Texto apresentado =
====

Atenho-me ao sector que melhor conheço, o ensino. Vejamos o que propõe o FMI? O despedimento de 50.000 docentes do Ensino Básico e Secundário e a entrega das escolas à iniciativa privada. Apenas abordarei hoje a primeira receita, deixando a segunda, a da «escolha», para um próximo artigo. Pode ser que existam, nalgumas escolas, professores a mais, como existirão muitos que, por serem incompetentes, deveriam ir para a rua. Mas não é disso que trata o FMI mas tão só de diminuir as despesas do Estado, para o que apresenta um número, o da ratio professores/alunos, que nem actualizado está.
Estes técnicos querem saber tanto de exactidão estatística quanto de realidade. Desconhecem, por exemplo, que os docentes passam mais tempo a responder aos formulários que o governo lhes manda pela Net, a frequentar reuniões tontas inventadas pelo Executivo e a tentar decifrar uma legislação que muda todos os dias do que a preparar e a dar aulas. Como nunca entraram numa escola não viram os milhares de planos de recuperação, as centenas de relatórios (de direcção de turma, de coordenação, de aproveitamento escolar) e os milhões de planos individuais de trabalho que os professores são obrigados a elaborar. Em vez do corte no número de docentes, o FMI deveria ter proposto a demissão dos burocratas do Ministério, dos professores destacados em gabinetes e dos «especialistas» em Ciências de Educação. No final, até poderiam analisar a ratio motorista por Ministro e Secretários de Estado, o que os teria levado à conclusão que dois terços são dispensáveis.

====

Tarefa 1 = Transcreva na íntegra, sem qualquer alteração, o texto sobre as propostas do FMI para o ensino.
Tarefa 2 = Conte as linhas das entradas que contêm a palavra "farthest", distinguindo maiúsculas de minúsculas, e indique somente o número obtido.

====

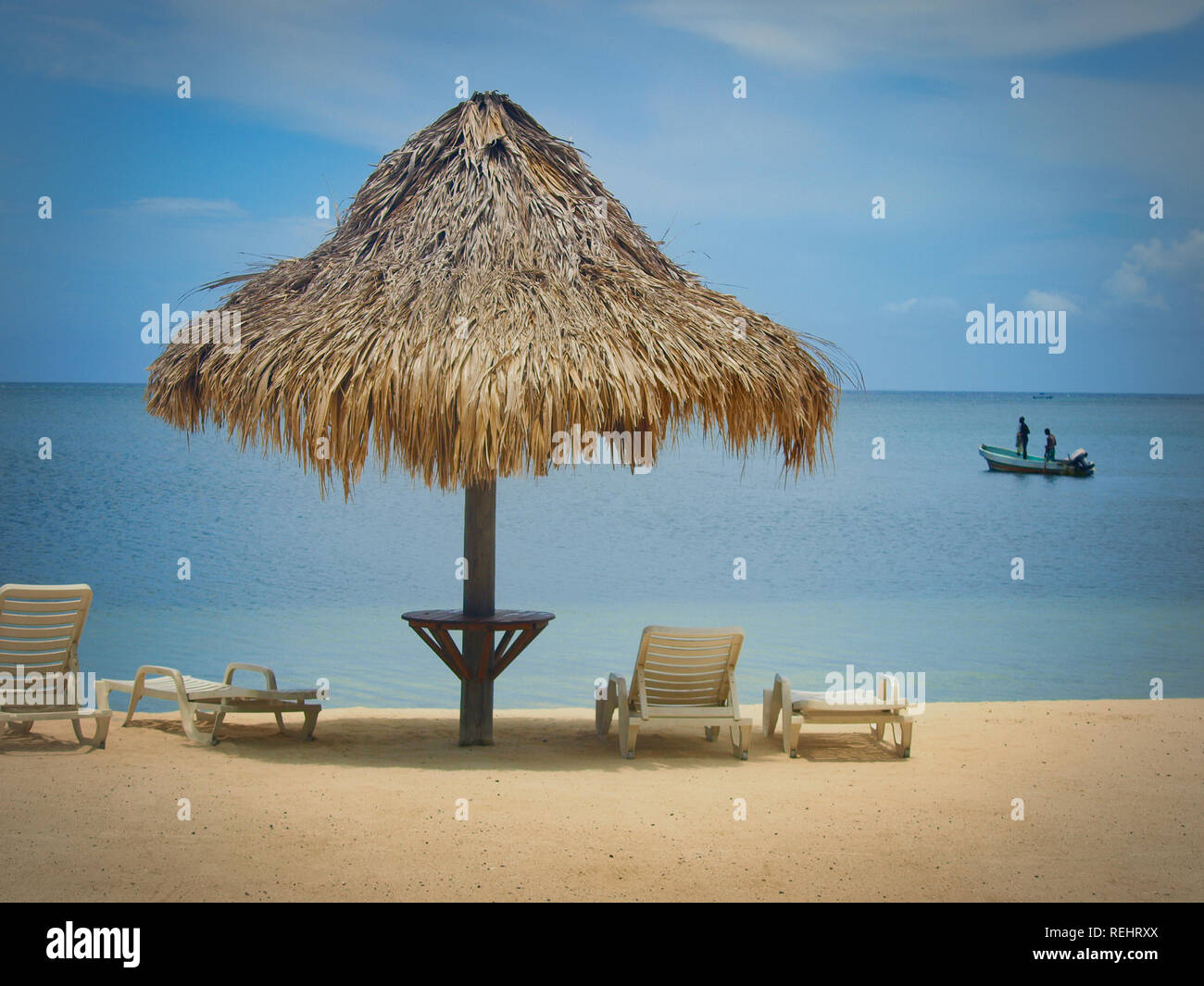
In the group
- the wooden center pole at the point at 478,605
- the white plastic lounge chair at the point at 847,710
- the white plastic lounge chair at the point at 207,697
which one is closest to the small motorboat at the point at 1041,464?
the white plastic lounge chair at the point at 847,710

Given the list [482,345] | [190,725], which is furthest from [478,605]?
[190,725]

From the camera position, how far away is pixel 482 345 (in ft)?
15.9

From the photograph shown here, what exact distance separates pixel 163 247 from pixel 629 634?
31.1m

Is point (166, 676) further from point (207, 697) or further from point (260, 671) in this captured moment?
point (260, 671)

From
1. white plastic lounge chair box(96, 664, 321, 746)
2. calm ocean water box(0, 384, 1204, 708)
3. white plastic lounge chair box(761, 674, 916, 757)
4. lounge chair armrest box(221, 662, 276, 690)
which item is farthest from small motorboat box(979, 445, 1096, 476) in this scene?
white plastic lounge chair box(96, 664, 321, 746)

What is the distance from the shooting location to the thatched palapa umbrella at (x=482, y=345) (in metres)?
4.78

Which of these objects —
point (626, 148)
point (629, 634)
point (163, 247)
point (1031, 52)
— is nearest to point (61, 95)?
point (163, 247)

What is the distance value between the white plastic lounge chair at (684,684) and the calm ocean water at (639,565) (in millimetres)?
3001

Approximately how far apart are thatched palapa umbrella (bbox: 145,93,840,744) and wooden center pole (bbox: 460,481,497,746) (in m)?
0.01

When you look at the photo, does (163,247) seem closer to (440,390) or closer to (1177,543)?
(1177,543)

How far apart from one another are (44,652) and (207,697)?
0.81 m

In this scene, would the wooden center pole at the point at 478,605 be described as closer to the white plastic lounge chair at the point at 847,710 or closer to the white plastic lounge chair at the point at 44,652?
the white plastic lounge chair at the point at 847,710

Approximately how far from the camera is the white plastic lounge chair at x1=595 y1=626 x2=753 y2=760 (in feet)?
17.3

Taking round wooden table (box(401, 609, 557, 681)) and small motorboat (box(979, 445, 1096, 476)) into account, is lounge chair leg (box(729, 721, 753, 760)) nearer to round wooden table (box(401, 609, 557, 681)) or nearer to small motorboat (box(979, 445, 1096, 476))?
round wooden table (box(401, 609, 557, 681))
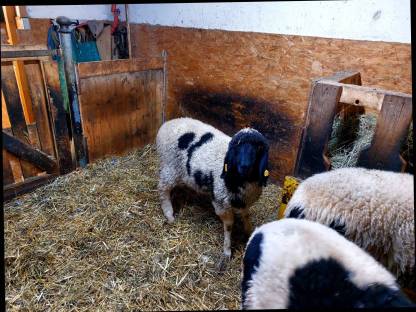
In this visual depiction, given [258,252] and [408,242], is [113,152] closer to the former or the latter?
[258,252]

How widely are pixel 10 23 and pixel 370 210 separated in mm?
5370

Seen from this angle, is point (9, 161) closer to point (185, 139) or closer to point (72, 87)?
point (72, 87)

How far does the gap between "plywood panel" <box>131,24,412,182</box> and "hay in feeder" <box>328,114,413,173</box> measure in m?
A: 0.71

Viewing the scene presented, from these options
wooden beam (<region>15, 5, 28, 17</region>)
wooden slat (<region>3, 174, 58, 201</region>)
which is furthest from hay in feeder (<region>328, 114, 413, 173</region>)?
wooden beam (<region>15, 5, 28, 17</region>)

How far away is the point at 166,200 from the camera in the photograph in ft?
10.1

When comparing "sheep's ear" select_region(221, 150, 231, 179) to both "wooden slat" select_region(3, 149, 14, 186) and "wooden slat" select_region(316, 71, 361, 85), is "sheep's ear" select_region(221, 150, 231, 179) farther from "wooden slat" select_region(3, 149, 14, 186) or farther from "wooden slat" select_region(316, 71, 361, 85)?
"wooden slat" select_region(3, 149, 14, 186)

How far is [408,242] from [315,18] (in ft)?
7.88

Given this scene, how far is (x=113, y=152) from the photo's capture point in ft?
13.4

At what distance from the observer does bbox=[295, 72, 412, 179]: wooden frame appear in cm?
172

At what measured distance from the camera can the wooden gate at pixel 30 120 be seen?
2812mm

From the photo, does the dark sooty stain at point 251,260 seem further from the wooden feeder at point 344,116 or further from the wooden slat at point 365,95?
the wooden slat at point 365,95

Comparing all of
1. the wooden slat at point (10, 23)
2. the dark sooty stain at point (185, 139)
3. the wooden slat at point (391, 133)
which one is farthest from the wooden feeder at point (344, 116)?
the wooden slat at point (10, 23)

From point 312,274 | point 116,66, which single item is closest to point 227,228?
point 312,274

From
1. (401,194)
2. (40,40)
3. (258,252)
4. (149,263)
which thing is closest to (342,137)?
(401,194)
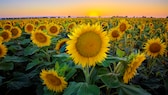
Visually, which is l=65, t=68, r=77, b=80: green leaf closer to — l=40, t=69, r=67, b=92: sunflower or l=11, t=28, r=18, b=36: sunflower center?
l=40, t=69, r=67, b=92: sunflower

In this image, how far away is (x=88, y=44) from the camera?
228cm

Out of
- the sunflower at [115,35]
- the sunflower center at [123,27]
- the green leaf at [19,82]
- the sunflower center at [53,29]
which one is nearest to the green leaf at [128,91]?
the green leaf at [19,82]

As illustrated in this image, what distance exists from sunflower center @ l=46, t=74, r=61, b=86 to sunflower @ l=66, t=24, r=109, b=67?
363mm

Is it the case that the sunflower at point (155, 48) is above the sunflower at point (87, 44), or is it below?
below

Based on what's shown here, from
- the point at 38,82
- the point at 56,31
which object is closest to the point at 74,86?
the point at 38,82

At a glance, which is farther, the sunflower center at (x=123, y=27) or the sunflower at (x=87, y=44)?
the sunflower center at (x=123, y=27)

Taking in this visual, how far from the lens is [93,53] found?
2350 mm

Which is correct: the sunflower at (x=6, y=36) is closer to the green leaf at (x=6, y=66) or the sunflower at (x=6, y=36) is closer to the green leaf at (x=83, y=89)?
the green leaf at (x=6, y=66)

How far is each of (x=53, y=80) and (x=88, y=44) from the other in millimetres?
634

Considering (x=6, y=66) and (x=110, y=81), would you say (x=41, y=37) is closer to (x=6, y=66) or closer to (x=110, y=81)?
(x=6, y=66)

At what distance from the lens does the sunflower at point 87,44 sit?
2.31m

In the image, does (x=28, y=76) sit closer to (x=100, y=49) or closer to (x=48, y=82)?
(x=48, y=82)

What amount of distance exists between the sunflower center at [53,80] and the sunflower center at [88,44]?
44 cm

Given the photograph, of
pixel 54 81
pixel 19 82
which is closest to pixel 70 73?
pixel 54 81
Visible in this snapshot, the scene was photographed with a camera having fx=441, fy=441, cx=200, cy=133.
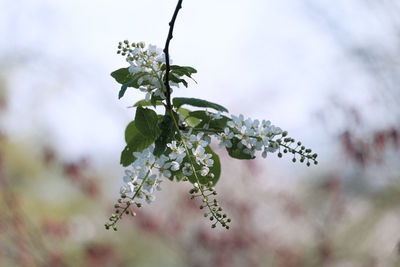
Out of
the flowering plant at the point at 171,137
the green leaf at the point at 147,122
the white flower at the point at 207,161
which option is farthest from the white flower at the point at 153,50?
the white flower at the point at 207,161

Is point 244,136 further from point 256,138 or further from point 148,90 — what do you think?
point 148,90

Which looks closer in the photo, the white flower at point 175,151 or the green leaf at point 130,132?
the white flower at point 175,151

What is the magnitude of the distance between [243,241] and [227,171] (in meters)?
0.63

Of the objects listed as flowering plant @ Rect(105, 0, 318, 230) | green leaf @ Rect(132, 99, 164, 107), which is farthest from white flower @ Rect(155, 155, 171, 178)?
green leaf @ Rect(132, 99, 164, 107)

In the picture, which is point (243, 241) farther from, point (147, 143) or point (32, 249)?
point (147, 143)

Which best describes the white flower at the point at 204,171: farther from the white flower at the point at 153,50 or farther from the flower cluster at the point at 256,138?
the white flower at the point at 153,50

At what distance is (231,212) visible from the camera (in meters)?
3.68

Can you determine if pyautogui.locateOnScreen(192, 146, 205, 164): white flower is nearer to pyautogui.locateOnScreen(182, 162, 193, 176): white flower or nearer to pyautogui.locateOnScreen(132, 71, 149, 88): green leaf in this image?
pyautogui.locateOnScreen(182, 162, 193, 176): white flower

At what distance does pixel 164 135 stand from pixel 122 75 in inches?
5.8

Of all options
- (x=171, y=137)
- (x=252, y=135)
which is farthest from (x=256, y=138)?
(x=171, y=137)

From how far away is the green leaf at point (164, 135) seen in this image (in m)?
0.77

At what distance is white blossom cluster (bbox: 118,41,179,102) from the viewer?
0.79 m

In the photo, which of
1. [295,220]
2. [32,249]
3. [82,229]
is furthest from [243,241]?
[82,229]

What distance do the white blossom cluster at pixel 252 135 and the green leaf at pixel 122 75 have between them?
8.2 inches
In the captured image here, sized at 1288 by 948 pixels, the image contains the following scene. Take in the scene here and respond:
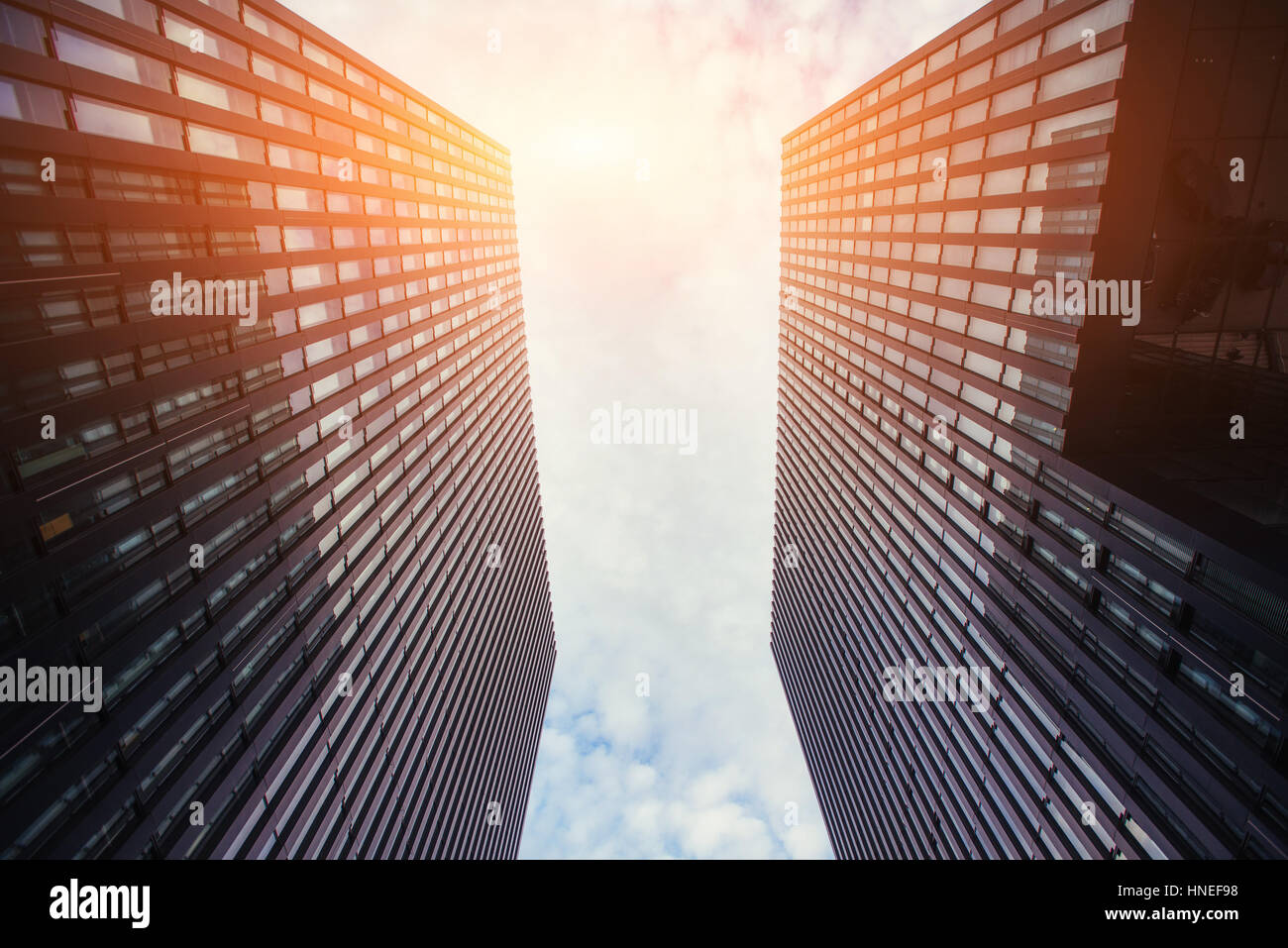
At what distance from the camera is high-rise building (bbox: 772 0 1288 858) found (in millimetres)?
15945

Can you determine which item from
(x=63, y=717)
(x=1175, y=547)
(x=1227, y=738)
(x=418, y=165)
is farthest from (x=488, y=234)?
(x=1227, y=738)

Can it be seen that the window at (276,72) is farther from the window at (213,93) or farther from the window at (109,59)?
the window at (109,59)

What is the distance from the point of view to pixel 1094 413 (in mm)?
19234

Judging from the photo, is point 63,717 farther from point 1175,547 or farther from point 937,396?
point 937,396

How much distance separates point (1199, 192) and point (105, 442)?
31315mm

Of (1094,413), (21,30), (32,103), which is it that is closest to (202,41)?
(21,30)

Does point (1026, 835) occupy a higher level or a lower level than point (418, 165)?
lower

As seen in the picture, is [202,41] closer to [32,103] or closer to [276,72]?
[276,72]

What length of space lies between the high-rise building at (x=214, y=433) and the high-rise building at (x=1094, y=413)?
27.5 m

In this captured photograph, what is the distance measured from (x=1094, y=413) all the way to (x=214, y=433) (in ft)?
95.7

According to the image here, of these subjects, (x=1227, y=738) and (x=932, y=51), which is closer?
(x=1227, y=738)

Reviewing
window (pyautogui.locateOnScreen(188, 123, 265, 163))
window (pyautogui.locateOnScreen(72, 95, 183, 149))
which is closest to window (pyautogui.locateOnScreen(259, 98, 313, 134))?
window (pyautogui.locateOnScreen(188, 123, 265, 163))

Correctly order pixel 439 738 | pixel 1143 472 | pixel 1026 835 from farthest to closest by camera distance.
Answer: pixel 439 738
pixel 1026 835
pixel 1143 472

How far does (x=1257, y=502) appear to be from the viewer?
16359 mm
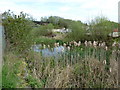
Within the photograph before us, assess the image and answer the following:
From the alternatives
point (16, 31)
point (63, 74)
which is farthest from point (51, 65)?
point (16, 31)

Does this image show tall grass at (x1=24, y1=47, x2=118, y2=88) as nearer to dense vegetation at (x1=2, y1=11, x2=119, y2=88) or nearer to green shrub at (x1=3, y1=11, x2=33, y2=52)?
dense vegetation at (x1=2, y1=11, x2=119, y2=88)

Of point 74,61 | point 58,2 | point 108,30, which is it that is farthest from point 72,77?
point 108,30

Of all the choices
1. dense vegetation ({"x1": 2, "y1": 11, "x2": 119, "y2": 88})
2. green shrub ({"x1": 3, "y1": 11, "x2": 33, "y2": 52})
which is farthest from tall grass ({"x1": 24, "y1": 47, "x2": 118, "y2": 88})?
green shrub ({"x1": 3, "y1": 11, "x2": 33, "y2": 52})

====

Resposta do exercício 1 =
Atenho-me ao sector que melhor conheço, o ensino. Vejamos o que propõe o FMI? O despedimento de 50.000 docentes do Ensino Básico e Secundário e a entrega das escolas à iniciativa privada. Apenas abordarei hoje a primeira receita, deixando a segunda, a da «escolha», para um próximo artigo. Pode ser que existam, nalgumas escolas, professores a mais, como existirão muitos que, por serem incompetentes, deveriam ir para a rua. Mas não é disso que trata o FMI mas tão só de diminuir as despesas do Estado, para o que apresenta um número, o da ratio professores/alunos, que nem actualizado está.
Estes técnicos querem saber tanto de exactidão estatística quanto de realidade. Desconhecem, por exemplo, que os docentes passam mais tempo a responder aos formulários que o governo lhes manda pela Net, a frequentar reuniões tontas inventadas pelo Executivo e a tentar decifrar uma legislação que muda todos os dias do que a preparar e a dar aulas. Como nunca entraram numa escola não viram os milhares de planos de recuperação, as centenas de relatórios (de direcção de turma, de coordenação, de aproveitamento escolar) e os milhões de planos individuais de trabalho que os professores são obrigados a elaborar. Em vez do corte no número de docentes, o FMI deveria ter proposto a demissão dos burocratas do Ministério, dos professores destacados em gabinetes e dos «especialistas» em Ciências de Educação. No final, até poderiam analisar a ratio motorista por Ministro e Secretários de Estado, o que os teria levado à conclusão que dois terços são dispensáveis.

Resposta do exercício 2 = 10